La ruine. L’étranglement fiscal. L’effondrement de l’économie. Bolchevisme ou, mieux, « Venezuela sans pétrole ». De l’extrême droite aux libéraux, le bloc bourgeois ne cesse de crier au désastre en cas de victoire du Nouveau Front populaire (NFP), le 7 juillet, à l’issue des élections législatives.

Le patronat a même prévenu : tout changement d’orientation économique entraînerait « un décrochage durable » de la croissance française. On se demande à quoi sert d’organiser des élections si toute alternance comporte un danger existentiel…

Face à ces multiples procès pour « manque de sérieux économique », ce 21 juin, le NFP a profité de la Fête de la musique pour dévoiler les détails de sa répartition budgétaire. Un plan en trois temps pour faire taire le concert des critiques : 25 milliards d’euros de dépenses en 2024, 100 milliards en 2025 et 150 milliards en 2026 et 2027 – compensés par de nouvelles recettes.

«  Nous sommes les seuls à vous présenter de tels chiffres. », insiste l’insoumis Éric Coquerel, également ancien président de la commission des Finances à l’Assemblée nationale. Même Gabriel Attal ou Bruno Le Maire, bien que jamais les derniers à déconstruire les propositions « ruineuses » de la gauche, n’ont pas jugé bon de détailler leur propre menu.

Comme si la Macronie avait le monopole de la crédibilité, avec sa dette de 3 100 milliards d’euros et sa note dégradée (AA-) dans les agences de notation. La crise du Covid a ici un bon retour. «  La moitié du déficit public depuis 2017 est due aux baisses d’impôts et à l’effondrement des recettes »rappelle l’économiste Michaël Zemmour, sur France Info.

Plus de ruissellement

C’est avec cette logique dite du ruissellement, selon laquelle en multipliant les cadeaux aux plus riches et aux grandes entreprises on stimule la production, la croissance et l’emploi, que le NFP entend briser. «  C’est une politique inefficace, se souvient le sénateur communiste Ian Brossat. Cela réduit les revenus de l’État, sa capacité d’action et finit par justifier l’austérité. En fin de compte, ce sont les classes moyennes qui ont payé le prix des réductions d’impôts pour les plus riches. »

Face à cette double punition des bas salaires, il est possible d’adopter une politique de dépenses publiques intelligemment orientée, pour stimuler l’économie par le bas et financer les principales bifurcations. «  Nous voulons une politique de relance basée sur la demande, c’est du keynésianisme, ce n’est pas sorcier », soulève le député socialiste Arthur Delaporte. Les caricatures font sourire celui qui est candidat à sa réélection dans le Calvados : «  C’est ce que fait Joe Biden aux Etats-Unis, je ne crois pas que son pays soit ruiné. »

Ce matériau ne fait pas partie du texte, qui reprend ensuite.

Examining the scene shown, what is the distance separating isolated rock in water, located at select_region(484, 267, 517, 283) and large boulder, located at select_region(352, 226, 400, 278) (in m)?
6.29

Loin du programme des doux rêveurs, les auteurs de cette feuille de route recherchaient un équilibre entre dépenses et recettes qui permettrait d’assumer les investissements publics attendus sans creuser le déficit. Pas question de laisser filer la dette en espérant seulement un retour sur investissement.

Le PFN estime ainsi la mise en œuvre de la phase 1 de son plan à 25 milliards d’euros. La raison de la facture ? L’abrogation de la réforme de l’assurance chômage et des retraites, en premier lieu. « Jordan Bardella est pour l’abrogation les jours pairs, contre les jours impairs. Nous sommes constants. Abroger la loi coûtera cher mais c’est nécessaire”, juge Ian Brossat. La plus grosse dépense viendra essentiellement de l’augmentation des salaires (y compris donc dans la fonction publique, avec un point d’indice majoré de 10 %), de l’augmentation des APL et de la gratuité des cantines scolaires.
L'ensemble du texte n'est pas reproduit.